4 Takeaways for Marketing to the Stay-at-Home Economy
When consumer confidence returns, marketers will need to be ready. Here are four ways to prepare:
1. Embrace a hybrid customer experience strategy
COVID-19 has accelerated digital transformation in many industries, according to the research firm Gartner. Companies need a hybrid strategy that allows consumers to interact with their brand in whatever way they choose — whether online or offline. Some of these options could include contactless delivery and payment methods, like digital wallets and contactless ATM withdrawal. Other options include curbside pick-up and performing services outdoors (i.e. al fresco dining) whenever possible.

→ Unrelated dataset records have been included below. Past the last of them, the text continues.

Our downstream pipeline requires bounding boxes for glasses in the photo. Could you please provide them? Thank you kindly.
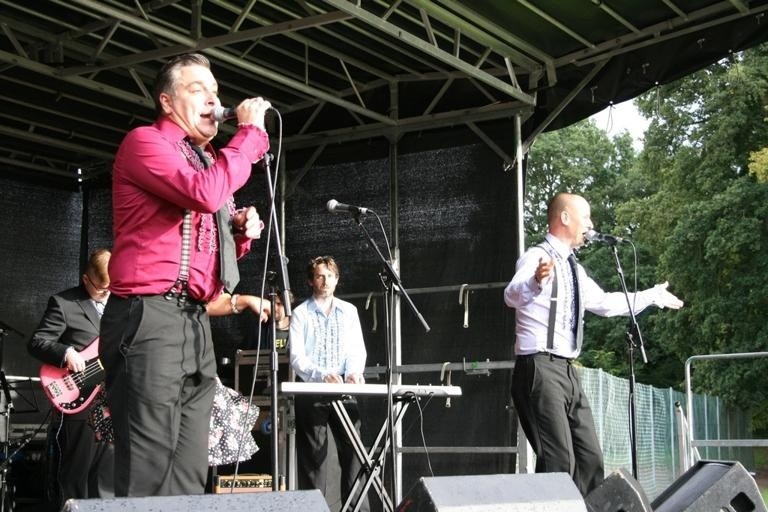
[88,278,108,292]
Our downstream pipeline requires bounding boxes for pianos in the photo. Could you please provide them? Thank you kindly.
[281,382,462,397]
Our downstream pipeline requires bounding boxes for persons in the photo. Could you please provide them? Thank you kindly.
[504,193,685,499]
[289,254,370,512]
[246,292,303,382]
[88,292,273,467]
[99,53,272,496]
[25,248,112,499]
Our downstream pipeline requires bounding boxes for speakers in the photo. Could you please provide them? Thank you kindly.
[651,460,768,512]
[584,468,654,512]
[62,489,330,512]
[397,471,589,512]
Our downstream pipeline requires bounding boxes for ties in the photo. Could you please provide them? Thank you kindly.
[189,142,240,295]
[567,254,583,353]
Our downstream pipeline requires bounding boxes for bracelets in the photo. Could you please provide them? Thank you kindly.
[230,294,241,315]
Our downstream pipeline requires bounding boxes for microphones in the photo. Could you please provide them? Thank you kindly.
[210,105,273,121]
[586,231,624,242]
[327,198,367,214]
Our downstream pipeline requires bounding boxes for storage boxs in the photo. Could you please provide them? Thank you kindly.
[234,349,292,402]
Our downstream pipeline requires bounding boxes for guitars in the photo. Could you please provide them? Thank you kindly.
[38,339,104,415]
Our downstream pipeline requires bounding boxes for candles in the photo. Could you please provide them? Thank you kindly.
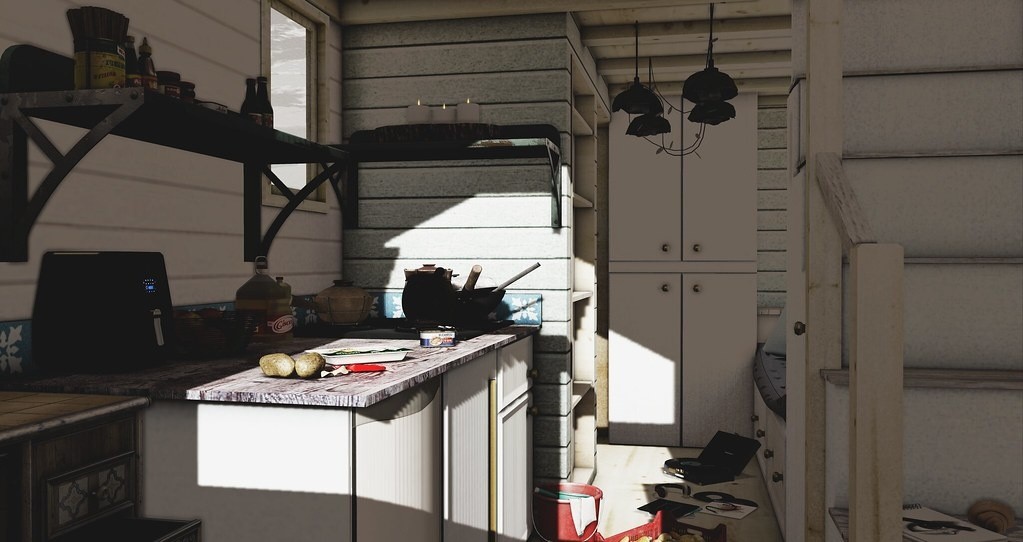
[408,99,431,124]
[431,102,456,123]
[455,98,480,123]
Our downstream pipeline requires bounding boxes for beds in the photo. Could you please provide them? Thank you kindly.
[752,343,786,542]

2. Ramp up mobile marketing
As more consumers turn to contactless purchasing methods, brands now have an opportunity to reach more people through mobile. Reassess your brand’s mobile campaign strategy. If your brand hasn't invested in creating an in-app experience, consider shifting some of your marketing investments to this channel. “Mobile will play a huge role,” Dahlhoff said. “We all have a very powerful computer in our back pocket. And this will also be really important and has been in the crisis to protect against the health risks.”
3. Get local
More consumers have redirected some spending toward local businesses, which have been severely impacted by the crisis. Larger brands may consider investing some of their marketing dollars on local SEO and social media campaigns. They can also tailor their messages to certain zip codes, neighborhoods or designated marketing areas. Local sponsorships, partnerships with small businesses or initiatives to support these businesses also may be effective at building goodwill. For example, one card brand is giving cardholders $5 back whenever they spend at least $10 at a local business.

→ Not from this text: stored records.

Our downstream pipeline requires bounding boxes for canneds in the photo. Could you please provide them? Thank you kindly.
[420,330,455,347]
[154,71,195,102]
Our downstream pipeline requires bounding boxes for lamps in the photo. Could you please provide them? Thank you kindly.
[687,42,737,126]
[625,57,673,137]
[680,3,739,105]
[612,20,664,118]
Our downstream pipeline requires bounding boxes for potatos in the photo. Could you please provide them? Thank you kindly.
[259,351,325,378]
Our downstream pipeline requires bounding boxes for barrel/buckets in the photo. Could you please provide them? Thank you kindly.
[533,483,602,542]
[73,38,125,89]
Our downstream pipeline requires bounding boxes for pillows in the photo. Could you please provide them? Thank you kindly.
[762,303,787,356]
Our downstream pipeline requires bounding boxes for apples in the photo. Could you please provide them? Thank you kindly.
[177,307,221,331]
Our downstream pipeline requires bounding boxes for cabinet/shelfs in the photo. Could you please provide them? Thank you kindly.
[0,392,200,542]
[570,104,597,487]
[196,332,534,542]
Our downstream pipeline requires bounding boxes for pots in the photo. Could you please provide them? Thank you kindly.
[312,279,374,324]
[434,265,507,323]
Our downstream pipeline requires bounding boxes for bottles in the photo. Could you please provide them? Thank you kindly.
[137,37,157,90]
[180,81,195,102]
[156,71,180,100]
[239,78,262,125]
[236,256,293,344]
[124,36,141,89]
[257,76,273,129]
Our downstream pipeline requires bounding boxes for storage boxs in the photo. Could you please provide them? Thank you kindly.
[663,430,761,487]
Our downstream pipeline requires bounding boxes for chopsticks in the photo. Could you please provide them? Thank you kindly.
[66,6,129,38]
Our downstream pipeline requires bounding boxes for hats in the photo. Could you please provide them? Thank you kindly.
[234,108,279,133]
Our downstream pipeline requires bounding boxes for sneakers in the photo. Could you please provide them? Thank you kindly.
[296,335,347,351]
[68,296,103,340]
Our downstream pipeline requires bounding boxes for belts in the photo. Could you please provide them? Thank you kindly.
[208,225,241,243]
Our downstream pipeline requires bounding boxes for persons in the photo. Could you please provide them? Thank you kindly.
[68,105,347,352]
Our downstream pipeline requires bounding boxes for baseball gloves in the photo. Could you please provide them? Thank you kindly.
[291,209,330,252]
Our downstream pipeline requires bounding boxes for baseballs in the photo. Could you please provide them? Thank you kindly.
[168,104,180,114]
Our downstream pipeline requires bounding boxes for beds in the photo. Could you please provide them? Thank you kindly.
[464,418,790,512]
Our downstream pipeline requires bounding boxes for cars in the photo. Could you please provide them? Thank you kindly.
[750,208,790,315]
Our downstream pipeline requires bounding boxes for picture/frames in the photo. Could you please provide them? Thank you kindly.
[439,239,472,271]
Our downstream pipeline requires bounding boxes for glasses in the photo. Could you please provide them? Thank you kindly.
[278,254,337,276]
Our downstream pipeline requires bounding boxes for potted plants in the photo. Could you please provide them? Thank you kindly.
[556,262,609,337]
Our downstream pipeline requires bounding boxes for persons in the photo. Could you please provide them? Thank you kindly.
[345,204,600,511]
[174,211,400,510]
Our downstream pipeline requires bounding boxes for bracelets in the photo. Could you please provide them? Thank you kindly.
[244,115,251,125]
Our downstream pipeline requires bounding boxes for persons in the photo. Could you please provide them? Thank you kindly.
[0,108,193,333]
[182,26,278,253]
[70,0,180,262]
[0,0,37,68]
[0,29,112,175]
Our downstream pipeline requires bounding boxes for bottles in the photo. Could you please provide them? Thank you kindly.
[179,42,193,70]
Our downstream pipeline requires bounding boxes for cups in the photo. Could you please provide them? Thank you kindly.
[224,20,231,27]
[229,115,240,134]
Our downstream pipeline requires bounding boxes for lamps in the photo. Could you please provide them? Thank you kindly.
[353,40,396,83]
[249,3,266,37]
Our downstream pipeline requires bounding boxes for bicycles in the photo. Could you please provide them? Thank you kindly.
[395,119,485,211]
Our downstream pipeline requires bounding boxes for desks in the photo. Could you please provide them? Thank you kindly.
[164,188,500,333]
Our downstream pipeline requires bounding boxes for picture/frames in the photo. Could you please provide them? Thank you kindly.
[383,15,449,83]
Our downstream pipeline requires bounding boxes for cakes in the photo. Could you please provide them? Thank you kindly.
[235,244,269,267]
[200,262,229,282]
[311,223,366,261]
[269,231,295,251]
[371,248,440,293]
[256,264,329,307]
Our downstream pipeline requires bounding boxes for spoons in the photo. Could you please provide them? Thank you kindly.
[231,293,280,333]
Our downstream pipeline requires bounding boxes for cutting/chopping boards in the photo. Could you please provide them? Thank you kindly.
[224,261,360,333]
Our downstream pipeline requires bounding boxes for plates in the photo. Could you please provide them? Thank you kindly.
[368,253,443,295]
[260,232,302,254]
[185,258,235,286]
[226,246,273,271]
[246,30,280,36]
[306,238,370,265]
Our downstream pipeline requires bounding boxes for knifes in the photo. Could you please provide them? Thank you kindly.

4. Reshape your marketing mix
While consumers are shifting their spending to digital, so are brands.
“The immediate reaction when COVID broke out was a seizing up and a turning down of all marketing activities across the board,” said Jeff Sporn, Equifax’s chief digital officer of data-driven marketing. “Digital advertising — display advertising — is overheated at this point, as people have a significant amount of advertising spend. It’s actually raising the cost of media in some cases.”

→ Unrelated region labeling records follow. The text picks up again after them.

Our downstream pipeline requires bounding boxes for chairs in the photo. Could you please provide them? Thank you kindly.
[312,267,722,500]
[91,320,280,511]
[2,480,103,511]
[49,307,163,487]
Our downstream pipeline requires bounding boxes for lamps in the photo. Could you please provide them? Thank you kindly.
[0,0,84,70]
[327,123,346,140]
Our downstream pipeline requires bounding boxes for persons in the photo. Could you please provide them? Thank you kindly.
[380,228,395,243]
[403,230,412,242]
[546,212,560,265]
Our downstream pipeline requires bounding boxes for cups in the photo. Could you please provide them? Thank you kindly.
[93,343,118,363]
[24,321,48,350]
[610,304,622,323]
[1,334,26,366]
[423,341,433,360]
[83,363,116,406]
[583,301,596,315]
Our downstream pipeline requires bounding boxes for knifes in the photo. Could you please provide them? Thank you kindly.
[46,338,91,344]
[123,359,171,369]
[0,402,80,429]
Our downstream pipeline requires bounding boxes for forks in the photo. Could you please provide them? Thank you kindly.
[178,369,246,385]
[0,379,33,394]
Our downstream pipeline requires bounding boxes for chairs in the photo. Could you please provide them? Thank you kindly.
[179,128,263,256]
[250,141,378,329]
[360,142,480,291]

Brands will have to be more strategic about their digital investments going forward. Companies are increasingly competing for media space on popular publishers and platforms. As more consumers stay home and telework, marketers also will need to diversify their media mix to reach them. You may need to shift dollars to advertising on TV and streaming platforms as more people turn to in-home entertainment. Before the pandemic, the average consumer subscribed to four streaming services and watched eight hours of streaming content a day. That number is likely to go up as more people telework and stay home amid safety concerns.
The Future of Customer Relationships
To maintain their relationships with customers, brands need to focus on service, trust and delivering a seamless digital experience. Customers are worried about their health and safety. Brands that embrace a hybrid customer experience strategy and deliver relevant messaging through digital channels will gain consumers’ business and their loyalty.